The world is waiting to see what the next move by President Donald Trump will be after Iran launched a missile strike Tuesday night on two Iraqi bases known to house U.S. forces. It was a retaliatory strike after the U.S. killed Iran's top general last week.
Indications are there were no U.S. casualties. A few hours after the attack, President Donald Trump addressed the situation on Twitter, saying "All is well!"
"Assessment of casualties & damages taking place now. So far, so good! We have the most powerful and well equipped military anywhere in the world, by far," Trump tweeted.
The president added that he would be making a statement Wednesday morning. Trump's tweet did not say whether the U.S. would retaliate for Iran's attack.
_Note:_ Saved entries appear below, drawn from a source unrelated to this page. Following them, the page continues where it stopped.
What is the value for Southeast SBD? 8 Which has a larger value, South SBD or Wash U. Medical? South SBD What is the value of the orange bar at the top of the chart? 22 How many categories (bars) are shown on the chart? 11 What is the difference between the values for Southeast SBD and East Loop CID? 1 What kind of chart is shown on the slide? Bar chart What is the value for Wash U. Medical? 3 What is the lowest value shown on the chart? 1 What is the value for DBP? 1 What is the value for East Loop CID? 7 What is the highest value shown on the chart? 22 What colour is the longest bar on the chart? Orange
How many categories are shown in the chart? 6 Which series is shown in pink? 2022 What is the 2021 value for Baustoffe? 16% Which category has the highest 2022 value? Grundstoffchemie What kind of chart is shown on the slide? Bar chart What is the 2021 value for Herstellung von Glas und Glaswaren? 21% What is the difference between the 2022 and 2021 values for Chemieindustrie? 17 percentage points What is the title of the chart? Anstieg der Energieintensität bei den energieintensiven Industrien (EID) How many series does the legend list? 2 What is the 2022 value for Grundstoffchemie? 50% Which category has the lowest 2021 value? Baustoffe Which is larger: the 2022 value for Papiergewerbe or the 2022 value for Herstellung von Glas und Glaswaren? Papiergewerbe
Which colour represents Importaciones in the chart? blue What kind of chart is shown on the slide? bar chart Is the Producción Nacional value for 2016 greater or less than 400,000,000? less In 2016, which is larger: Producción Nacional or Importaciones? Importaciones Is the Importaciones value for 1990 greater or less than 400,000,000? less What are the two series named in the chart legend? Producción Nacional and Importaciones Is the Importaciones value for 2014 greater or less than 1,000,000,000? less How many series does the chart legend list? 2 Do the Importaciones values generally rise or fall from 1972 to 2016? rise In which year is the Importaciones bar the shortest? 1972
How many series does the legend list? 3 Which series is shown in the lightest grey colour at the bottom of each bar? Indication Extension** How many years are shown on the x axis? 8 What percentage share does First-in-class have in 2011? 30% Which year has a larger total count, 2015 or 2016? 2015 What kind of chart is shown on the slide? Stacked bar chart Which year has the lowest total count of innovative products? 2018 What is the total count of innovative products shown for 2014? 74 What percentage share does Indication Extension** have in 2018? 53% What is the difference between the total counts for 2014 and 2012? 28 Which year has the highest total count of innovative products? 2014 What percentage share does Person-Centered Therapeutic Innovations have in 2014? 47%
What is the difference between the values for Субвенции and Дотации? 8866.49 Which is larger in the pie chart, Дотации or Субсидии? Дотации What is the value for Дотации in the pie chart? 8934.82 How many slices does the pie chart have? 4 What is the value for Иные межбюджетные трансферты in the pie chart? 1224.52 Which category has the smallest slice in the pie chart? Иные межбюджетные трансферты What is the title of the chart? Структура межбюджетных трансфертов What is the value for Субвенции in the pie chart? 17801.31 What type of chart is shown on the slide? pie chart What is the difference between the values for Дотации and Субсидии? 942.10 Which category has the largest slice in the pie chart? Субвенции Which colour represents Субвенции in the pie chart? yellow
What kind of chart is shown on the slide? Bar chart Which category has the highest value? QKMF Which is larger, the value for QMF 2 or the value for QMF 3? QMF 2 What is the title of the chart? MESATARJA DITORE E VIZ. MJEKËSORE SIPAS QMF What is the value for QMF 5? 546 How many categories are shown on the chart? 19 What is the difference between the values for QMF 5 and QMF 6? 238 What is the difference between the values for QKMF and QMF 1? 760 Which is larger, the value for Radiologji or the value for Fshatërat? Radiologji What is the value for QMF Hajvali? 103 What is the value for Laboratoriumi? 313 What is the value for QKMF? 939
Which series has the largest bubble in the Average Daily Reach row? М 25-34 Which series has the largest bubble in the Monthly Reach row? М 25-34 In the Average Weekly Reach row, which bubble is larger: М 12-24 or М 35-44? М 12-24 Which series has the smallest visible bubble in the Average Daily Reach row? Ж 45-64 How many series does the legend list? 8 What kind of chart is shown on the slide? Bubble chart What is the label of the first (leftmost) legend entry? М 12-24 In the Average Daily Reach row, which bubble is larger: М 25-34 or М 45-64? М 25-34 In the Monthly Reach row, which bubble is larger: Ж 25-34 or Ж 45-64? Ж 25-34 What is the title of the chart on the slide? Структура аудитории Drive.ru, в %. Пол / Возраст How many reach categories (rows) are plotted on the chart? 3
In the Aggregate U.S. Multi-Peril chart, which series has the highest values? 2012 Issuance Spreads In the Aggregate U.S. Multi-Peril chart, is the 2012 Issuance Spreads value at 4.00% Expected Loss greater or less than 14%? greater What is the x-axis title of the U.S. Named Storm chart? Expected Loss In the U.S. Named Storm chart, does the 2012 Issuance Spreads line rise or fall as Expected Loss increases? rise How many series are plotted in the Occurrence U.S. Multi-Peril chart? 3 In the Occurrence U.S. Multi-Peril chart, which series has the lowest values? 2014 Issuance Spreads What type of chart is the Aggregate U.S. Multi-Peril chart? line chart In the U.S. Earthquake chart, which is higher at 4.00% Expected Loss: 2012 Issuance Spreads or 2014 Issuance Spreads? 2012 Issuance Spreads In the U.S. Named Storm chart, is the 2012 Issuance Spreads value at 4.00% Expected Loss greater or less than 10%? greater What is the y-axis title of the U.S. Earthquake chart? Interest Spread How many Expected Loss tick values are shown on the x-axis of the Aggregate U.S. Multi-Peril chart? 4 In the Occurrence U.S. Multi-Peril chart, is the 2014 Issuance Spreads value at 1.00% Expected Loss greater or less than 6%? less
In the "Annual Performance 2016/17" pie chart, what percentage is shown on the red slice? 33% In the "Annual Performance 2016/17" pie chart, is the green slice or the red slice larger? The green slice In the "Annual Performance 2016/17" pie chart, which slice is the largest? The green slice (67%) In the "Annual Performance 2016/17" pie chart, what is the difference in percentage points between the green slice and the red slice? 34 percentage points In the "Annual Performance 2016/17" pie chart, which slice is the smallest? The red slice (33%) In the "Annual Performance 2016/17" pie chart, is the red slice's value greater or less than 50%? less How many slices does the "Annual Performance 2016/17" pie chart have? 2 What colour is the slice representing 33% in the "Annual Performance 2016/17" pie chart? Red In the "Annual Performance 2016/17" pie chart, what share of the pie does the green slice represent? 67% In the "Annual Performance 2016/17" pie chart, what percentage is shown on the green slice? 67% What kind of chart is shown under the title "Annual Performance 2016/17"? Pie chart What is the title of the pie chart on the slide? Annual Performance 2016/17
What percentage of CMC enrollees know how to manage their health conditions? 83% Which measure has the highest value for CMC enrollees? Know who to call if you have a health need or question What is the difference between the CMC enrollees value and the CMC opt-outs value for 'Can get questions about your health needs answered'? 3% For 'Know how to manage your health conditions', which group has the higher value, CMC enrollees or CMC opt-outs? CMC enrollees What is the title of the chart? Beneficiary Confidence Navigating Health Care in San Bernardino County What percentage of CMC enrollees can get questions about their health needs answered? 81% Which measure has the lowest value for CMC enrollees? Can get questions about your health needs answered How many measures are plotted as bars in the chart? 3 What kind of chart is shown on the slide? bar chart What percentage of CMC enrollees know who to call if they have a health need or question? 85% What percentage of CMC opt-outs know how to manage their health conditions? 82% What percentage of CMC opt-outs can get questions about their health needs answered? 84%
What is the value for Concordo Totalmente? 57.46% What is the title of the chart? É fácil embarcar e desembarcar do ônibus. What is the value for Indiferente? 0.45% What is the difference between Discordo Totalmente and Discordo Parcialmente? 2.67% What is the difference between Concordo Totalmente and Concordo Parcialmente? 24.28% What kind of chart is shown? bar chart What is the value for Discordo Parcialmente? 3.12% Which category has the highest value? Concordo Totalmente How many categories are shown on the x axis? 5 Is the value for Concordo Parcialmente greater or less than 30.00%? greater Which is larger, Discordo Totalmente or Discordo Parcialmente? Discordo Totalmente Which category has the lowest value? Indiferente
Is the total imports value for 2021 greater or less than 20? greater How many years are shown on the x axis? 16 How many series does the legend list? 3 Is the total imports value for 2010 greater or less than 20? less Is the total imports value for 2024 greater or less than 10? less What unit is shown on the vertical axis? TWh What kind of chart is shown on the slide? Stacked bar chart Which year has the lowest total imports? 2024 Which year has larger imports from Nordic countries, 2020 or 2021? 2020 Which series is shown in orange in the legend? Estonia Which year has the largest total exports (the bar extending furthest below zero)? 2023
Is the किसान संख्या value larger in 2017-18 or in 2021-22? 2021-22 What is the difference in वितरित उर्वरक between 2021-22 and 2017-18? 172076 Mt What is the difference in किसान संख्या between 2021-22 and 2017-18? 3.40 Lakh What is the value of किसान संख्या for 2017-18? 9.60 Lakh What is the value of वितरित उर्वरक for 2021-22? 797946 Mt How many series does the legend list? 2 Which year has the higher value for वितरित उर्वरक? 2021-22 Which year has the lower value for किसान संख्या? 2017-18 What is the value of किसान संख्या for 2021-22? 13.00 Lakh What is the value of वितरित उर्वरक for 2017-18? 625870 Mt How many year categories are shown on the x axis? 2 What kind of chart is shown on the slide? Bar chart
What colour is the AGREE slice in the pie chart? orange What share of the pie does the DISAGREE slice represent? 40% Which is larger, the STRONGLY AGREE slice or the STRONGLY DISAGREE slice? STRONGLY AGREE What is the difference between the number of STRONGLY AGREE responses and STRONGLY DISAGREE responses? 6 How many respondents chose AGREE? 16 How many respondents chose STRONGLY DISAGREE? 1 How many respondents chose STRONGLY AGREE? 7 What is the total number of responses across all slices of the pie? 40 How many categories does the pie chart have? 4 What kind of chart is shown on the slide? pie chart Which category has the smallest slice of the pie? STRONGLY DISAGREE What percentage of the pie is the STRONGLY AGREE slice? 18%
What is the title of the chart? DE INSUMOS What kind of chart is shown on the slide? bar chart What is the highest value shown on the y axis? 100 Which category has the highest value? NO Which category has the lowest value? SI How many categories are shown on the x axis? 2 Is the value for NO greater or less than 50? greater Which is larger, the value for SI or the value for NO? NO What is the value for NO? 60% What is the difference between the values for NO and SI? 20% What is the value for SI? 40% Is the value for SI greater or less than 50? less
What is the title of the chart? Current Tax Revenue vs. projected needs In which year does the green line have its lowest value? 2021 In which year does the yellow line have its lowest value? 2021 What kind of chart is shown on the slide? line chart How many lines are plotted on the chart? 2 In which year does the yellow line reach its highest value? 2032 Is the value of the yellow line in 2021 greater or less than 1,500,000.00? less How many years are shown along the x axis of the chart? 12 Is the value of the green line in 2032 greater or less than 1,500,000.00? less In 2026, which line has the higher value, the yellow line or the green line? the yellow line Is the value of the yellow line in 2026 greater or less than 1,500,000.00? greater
The death of Revolutionary Guard Gen. Qassem Soleimani prompted angry calls to avenge his slaying, leading to the missile strike.
Iran's foreign minister tweeted that the country "took & concluded proportionate measures in self-defense." Javad Zarif said they "do not seek escalation or war, but will defend ourselves against any aggression."
Zarif later told journalists that the next move was up to the U.S.
Late Wednesday morning, Iran's Supreme Leader Ayatollah Ali Khamenei called the missile strike a “slap in the face” of the Americans, and said the U.S. should leave the region.
Iranian president Hassan Rouhani praised Soleimani and said the "final answer to his assassination will be to kick all US forces out of the region."
House Speaker Nancy Pelosi was informed about the attack during a House Democratic meeting and told the members they should pray for the American men and women in the military, according to Representative Debbie Dingell. Pelosi's spokesperson confirmed the speaker was later briefed on the situation by Vice President Mike Pence. A spokesperson for Senate Minority Leader Chuck Schumer confirmed Pence also briefed him.
Officials from several countries condemned the missile strike and called for cooler heads to prevail, seeing this as a chance for both sides to de-escalate.
Several of the 2020 Democratic presidential candidates send their prayers to the troops and also urged both sides to let tensions subside.
Just hours before the attack, President Donald Trump seemed to back away from an earlier threat that Iranian cultural sites could be attacked by the U.S. if Iran retaliated for the killing Soleimani.